● Texto fornecido
Joana Bordalo e Sá referiu ainda que a sua estrutura não emite opiniões políticas sobre a situação, mas “lamentamos, porque do ponto de vista do SNS, isto vem piorar e muito o seu funcionamento e pode levar a mais saídas de médicos”, sublinhou.
O secretário-geral do Sindicato Independente dos Médicos (SIM) disse também ao DN que a sua estrutura vai aguardar pela decisão do Presidente da República, mas adiantou que “se formos para um cenário de eleições antecipadas suspenderemos os protestos, a greve às horas extras, e faremos um apelo aos médicos para que, sendo uma decisão individual, aceitem seguir esta orientação”.
Jorge Roque da Cunha explicou ainda que “num ambiente de crise política e com um governo de gestão, que pouco ou nada pode decidir, não faz sentido manter estes protestos. Teremos de aguardar”.
No entanto, e em relação aos dois decretos sobre o funcionamento das Unidades de Saúde Familiar (USF) e regime de dedicação exclusiva, que foram publicados nesta terça-feira, no próprio dia em que o primeiro-ministro pediu a demissão, que não integram qualquer proposta dos sindicatos e que o governo decidiu legislar sem o acordo destes, que consideram conter artigos que “violam direitos constitucionais”, tanto a FNAM como o SIM já reafirmaram que vão manter a luta contra estes. O dirigente do SIM confirmou que o secretariado nacional vai reunir para analisar os decretos e começar a trabalhar o que consideram que tem de ser alterado.
O país mergulhou numa crise política e o balanço que o SIM faz é que “ao fim de oito anos de governação do PS e de 18 meses de negociação com este ministério não se ter chegado a um acordo não abona nada a favor deste ministro”.
Recorde-se que em relação à valorização salarial os sindicatos reivindicam aumentos de 30% para todos os médicos e não só para os que aceitem o regime de dedicação plena ou que trabalhem em Unidades de Saúde Familiar, como defende a tutela na sua proposta apresentada às duas estruturas. Até porque, a maioria dos médicos trabalha em regime de 40 e de 42 horas e não seria atingida por qualquer aumento significativo.

● Dados fornecidos
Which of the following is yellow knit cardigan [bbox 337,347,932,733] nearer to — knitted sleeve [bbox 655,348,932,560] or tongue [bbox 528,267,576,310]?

● Atividade
Retome o texto sobre os sindicatos médicos e a crise política, continuando a partir da sua última frase.

● Resultado da tarefa
A presidente da FNAM explicava ao DN na segunda-feira que “o aumento proposto pela tutela de 8,5% – 5,5% e mais 3% do aumento para toda a Função Pública – haveria médicos que teriam um aumento líquido de 75 cêntimos e isto é inaceitável”. O ex-bastonário Miguel Guimarães recordou na mesma altura que “há um dado inegável que é o de os médicos portugueses serem dos mais mal pagos da UE e de haver duas classes profissionais que nos últimos dez anos perderam poder de compra, que são os médicos e os investigadores”.
Nos últimos tempos, os apelos para que tutela e médicos chegassem a um acordo chegaram de todos os lados. Desde o próprio diretor executivo do SNS, Fernando Araújo, de ex-secretários de Estado Lacerda Sales, que, na segunda-feira à RR, defendeu também que o ministro da Saúde não podia estar sozinho nesta negociação, devendo ter o apoio dos ministros das Finanças e da Administração Pública. O novo bispo de Setúbal fez o mesmo, pedindo a médicos e tutela que se entendessem.
Na segunda-feira, os dirigentes das duas estruturas diziam ao DN que os médicos estavam a ficar cansados de uma negociação tão longa e o risco que se corria era o de haver ainda mais saídas do Serviço Nacional de Saúde. Por agora, há cerca de 40 unidades de norte a sul do país com constrangimentos nos serviços de urgência, devido aos pedidos de escusa de profissionais para não realizarem mais do que as 150 horas extras previstas na legislação.